How is the kernel (5x5) spread in the image matrix 32 x 32 x 3 ? What does the kernel convolve with first -> 3 x 192 or 32 x 32?

Note : I have understood the 2d aspects of things. I am asking the above questions in 3 dimensions or more.

ptrblck · January 24, 2020, 6:42am

Since you are using a padding of 2 for a kernel size of 5, the spatial output should be constant.
The input is expected to be a 4-dimensional tensor in the shape [batch_size, channels, height, width], while the kernel has the shape [out_channels, in_channels, height, width].

In the default setup (not depthwise or grouped convolution) the kernel will be applied to patches of the input in a sliding window manner using all input channels.
Have a look at CS231n which explains the underlying method pretty good.

Deathstroke_Twelved · January 24, 2020, 11:13am

Thanks for the answer @ptrblck. But my question was more related to PyTorch’s implementation.
When I got the tensor.size from the Conv2d layer it is :- [3 x 192 x 5 x 5]. And 3 x 192 x 5 x 5 = 14400 weights are stored in the pth.tar file (checkpoint file). How is this tensor arranged ?
I understand 192 is the depth, 5 x 5 is the kernel size. Are there 3 tensors of depth 192 with size 5 x 5 being returned from this layer? What does the 3 stand for here then in the pth.tar file.
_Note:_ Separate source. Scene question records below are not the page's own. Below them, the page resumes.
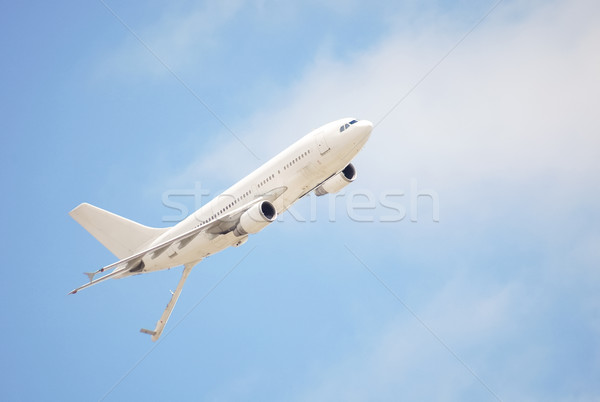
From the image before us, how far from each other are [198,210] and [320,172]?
38.2ft

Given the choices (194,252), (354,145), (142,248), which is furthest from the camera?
(142,248)

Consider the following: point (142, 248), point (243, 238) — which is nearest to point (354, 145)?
point (243, 238)

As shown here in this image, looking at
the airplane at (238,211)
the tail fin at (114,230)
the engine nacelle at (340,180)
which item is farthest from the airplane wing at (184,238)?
the engine nacelle at (340,180)

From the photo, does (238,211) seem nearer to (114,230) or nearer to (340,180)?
(340,180)

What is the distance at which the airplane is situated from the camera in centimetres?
5625

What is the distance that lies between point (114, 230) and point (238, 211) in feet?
47.9

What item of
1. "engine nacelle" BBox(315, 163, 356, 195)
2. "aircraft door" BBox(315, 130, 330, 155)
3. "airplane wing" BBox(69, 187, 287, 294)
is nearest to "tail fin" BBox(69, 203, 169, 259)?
"airplane wing" BBox(69, 187, 287, 294)

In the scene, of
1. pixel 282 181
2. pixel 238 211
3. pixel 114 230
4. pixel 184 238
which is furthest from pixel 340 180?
pixel 114 230

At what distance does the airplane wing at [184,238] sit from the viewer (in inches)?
2272

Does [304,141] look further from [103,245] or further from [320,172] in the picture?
[103,245]

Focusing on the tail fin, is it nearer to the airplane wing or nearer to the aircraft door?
the airplane wing

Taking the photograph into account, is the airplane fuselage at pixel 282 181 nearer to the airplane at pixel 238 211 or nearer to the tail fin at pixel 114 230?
the airplane at pixel 238 211

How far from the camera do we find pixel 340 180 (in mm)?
61906

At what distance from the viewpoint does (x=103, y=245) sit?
67562 mm
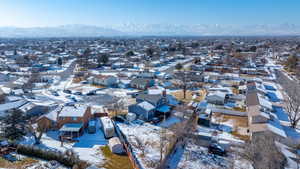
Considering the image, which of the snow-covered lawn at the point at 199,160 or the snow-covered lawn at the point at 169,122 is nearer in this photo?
the snow-covered lawn at the point at 199,160

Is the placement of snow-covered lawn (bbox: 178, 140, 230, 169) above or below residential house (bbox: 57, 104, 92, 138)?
below

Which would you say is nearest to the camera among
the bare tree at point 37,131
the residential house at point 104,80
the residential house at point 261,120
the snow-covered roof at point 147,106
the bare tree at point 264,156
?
the bare tree at point 264,156

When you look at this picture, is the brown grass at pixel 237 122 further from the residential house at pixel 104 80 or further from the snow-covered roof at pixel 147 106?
the residential house at pixel 104 80

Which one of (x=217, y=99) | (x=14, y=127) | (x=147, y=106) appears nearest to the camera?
(x=14, y=127)

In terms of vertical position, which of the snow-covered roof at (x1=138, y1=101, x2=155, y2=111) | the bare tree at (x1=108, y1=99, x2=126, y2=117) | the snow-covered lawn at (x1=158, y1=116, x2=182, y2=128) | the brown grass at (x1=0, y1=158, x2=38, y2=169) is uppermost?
the snow-covered roof at (x1=138, y1=101, x2=155, y2=111)

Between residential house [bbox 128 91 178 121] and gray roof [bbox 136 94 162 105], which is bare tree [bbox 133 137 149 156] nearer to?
residential house [bbox 128 91 178 121]

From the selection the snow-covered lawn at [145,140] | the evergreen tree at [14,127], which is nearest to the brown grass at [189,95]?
the snow-covered lawn at [145,140]

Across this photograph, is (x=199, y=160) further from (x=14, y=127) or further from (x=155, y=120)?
(x=14, y=127)

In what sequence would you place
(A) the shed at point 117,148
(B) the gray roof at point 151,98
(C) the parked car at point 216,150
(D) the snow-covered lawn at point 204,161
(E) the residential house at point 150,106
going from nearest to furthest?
(D) the snow-covered lawn at point 204,161 → (C) the parked car at point 216,150 → (A) the shed at point 117,148 → (E) the residential house at point 150,106 → (B) the gray roof at point 151,98

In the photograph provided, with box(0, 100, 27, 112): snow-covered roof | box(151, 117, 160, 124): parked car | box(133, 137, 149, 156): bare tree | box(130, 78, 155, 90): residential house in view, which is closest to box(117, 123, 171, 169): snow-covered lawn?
box(133, 137, 149, 156): bare tree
ptrblck · January 24, 2020, 6:31pm

As explained, the 3 would stand for the number of input channels.
You have basically 192 kernels each with 3 channels and a spatial size of 5x5.
The provided link explains the applied method.

PyTorch dispatches to different backends as seen here in case you are interested in the implementation details.